Without including any images, set down the records below exactly.

===== Material to process

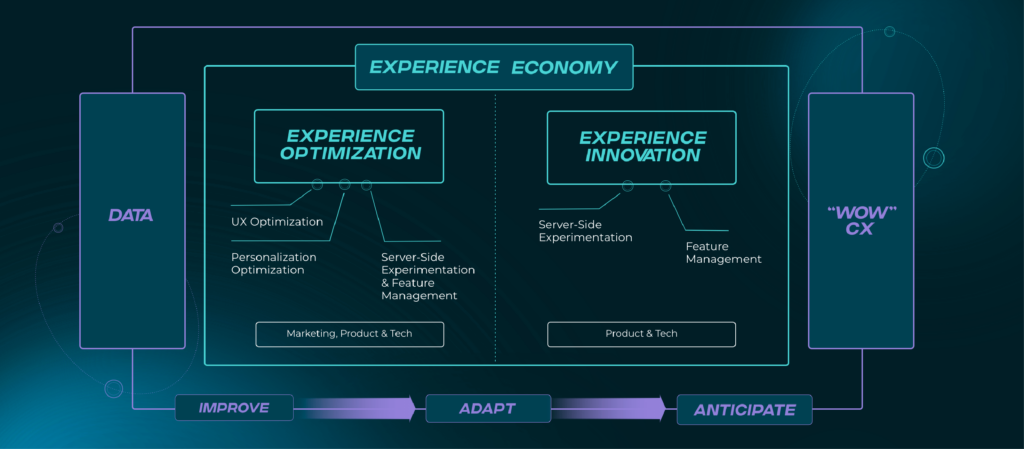 EXPERIENCE ECONOMY

DATA

EXPERIENCE OPTIMIZATION

UX Optimization

Personalization Optimization

Server-Side Experimentation & Feature Management

Marketing, Product & Tech

EXPERIENCE INNOVATION

Server-Side Experimentation

Feature Management

Product & Tech

"WOW" CX

IMPROVE

ADAPT

ANTICIPATE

==========

● Answer
 EXPERIENCE ECONOMY

DATA

EXPERIENCE OPTIMIZATION

UX Optimization

Personalization Optimization

Server-Side Experimentation & Feature Management

Marketing, Product & Tech

EXPERIENCE INNOVATION

Server-Side Experimentation

Feature Management

Product & Tech

"WOW" CX

IMPROVE

ADAPT

ANTICIPATE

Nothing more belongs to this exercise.